The broader impact/commercial potential of this Small Business Technology Transfer (STTR) Phase I project proposes a deep learning approach to predictive maintenance of industrial and agricultural equipment. High productivity demands and just-in-time approaches to manufacturing mean that equipment downtime can be extremely expensive; Research shows that the average manufacturer deals with 800 hours of downtime per year. Further, an increasing quantity of aging equipment and a maintenance workforce that is largely reaching retirement age have led to a situation where maintenance staff often lack the knowledge, training, and/or manpower to address a growing pool of aging assets. This project intends to bring forward a novel suite of intuitive and explainable technologies that can help reduce or eliminate unexpected downtime and help digitally capture and transfer expert knowledge from the retiring workforce.

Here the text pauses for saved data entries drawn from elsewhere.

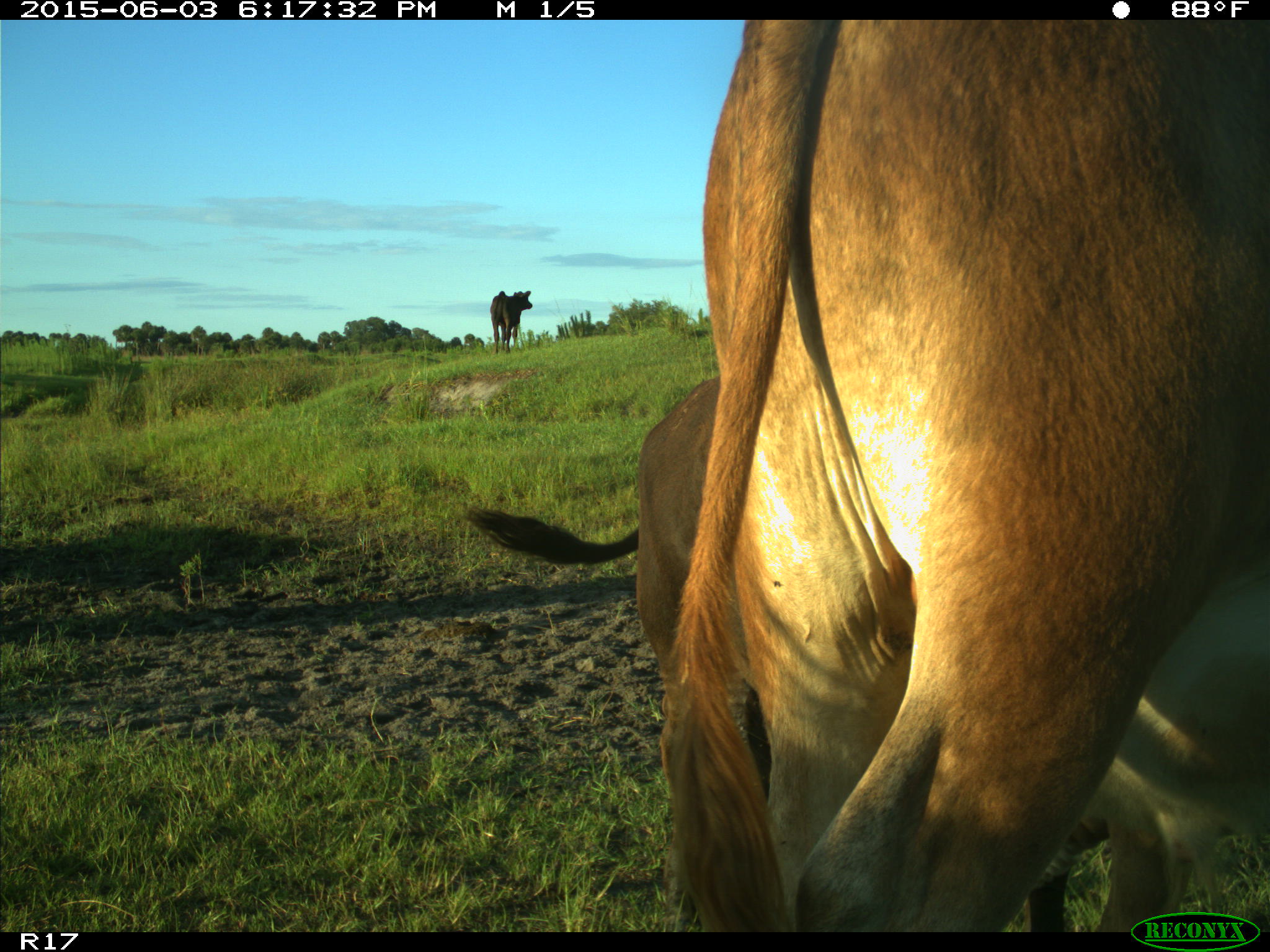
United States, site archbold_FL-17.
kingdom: Animalia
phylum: Chordata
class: Mammalia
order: Artiodactyla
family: Bovidae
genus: Bos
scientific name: Bos taurus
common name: domestic cow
Bos taurus (domestic cow).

This Small Business Technology Transfer (STTR) Phase I project proposes a novel, deep learning approach to machinery prognostics. Many existing deep learning approaches focus on the most likely failure scenarios given a set of training data. However, monitored equipment may not exbibit behavior covered in that training set, leading to low-confidence predictions. This approach will not only predict the remaining useful life of a machine component, but it will also quantify the uncertainty of a prediction through an ensemble of models and a temporal fusion of predictions. As a result, maintenance decisions can be made from a risk-based perspective, eliminating unnecessary maintenance stemming from low-confidence predictions. Furthermore, many existing deep learning approaches lack the ability to intuitively explain their predictions to human users. In critical applications where bad predictions have serious consequences, maintenance personnel must understand and trust an artificially intelligent predictive maintenance partner. The proposed solution produces an intuitive visual explanation for the model’s prediction by highlighting and animating the segments of a raw data signal that are contributing most significantly to the prediction. This will allow trained personnel to quickly make optimal maintenance decisions by fusing data-driven insights with their existing domain expertise.
This award reflects NSF's statutory mission and has been deemed worthy of support through evaluation using the Foundation's intellectual merit and broader impacts review criteria.